Network analysis is a unique theoretical and methodological approach to sociology that I happened to stumble into last semester. At its most basic, network analysis can help us understand networks not just in terms of who is the most connected, but who helps connect disparate parts of a network, who is closest to the most important actors in a network, and who gets shafted in the network. It ticks a lot of boxes for me; it’s quantitative, it generates a lot of hypotheses for future research projects, and most importantly, the visualizations are just really pretty.
I started toying with D3’s .force functionality shortly after the start of the course, with mixed results; chiefly because I hadn’t mastered the art of drawing SVG objects, let alone applying forces telling them where to situate themselves.

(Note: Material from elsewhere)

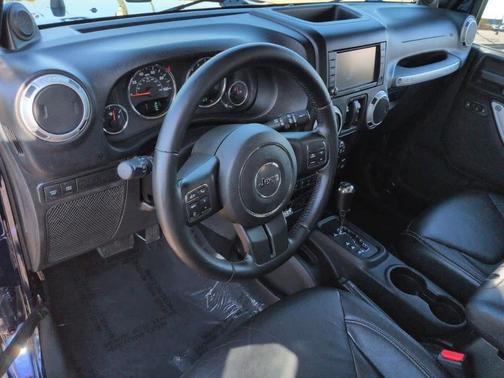 2013 Jeep Wrangler Unlimited Rubicon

WordPress isn’t always the friendliest when it comes to embedding iframes, but a sample of what I’ve got running can be found on JSFiddle. The code itself is fairly standard; nodes are pulled from a csv list and drawn as circles with varying radii based on their degree values. Links are pulled from another csv list and drawn as lines between the circles. This is a fair start, and this visualization has some basic functions like mouseover tooltips to see who each circle represents. It can be taken a lot further, though.
For starters, the forces drawn here are completely arbitrary. I basically started with a force that would draw everything to the middle of the svg “canvas”, then created two forces to represent repulsion and attraction and stopped once I found a combination of variables that didn’t look atrocious. It would be cool to crack open the d3-force functions a little further and try to program some recognized graphing algorithms such as Yifan Hu’s popular algorithm.
Secondly, nodes are entirely indistinguishable from one another. One idea I had been playing around with was adding image url’s for each node’s organization logo to the original csv, and then assigning those url’s to the svg’s when drawn. This presents some issues considering the size discrepancy between nodes. This method could still be implemented by adding the organization’s logo to the tooltips and creating an ordinal color scale to distinguish different types of organizations.
Thirdly, the tooltips are about as meat and potatoes as you can get. A rectangle with some text. The logo’s would be a nice touch, but it would be interesting to see how d3’s onmouseover and transition functions can be used to create something snappier or more presentable; perhaps a rectangle that draws itself to size out of the cursor’s tip, or a box that wipes horizontally on mouseover to reveal the tooltip.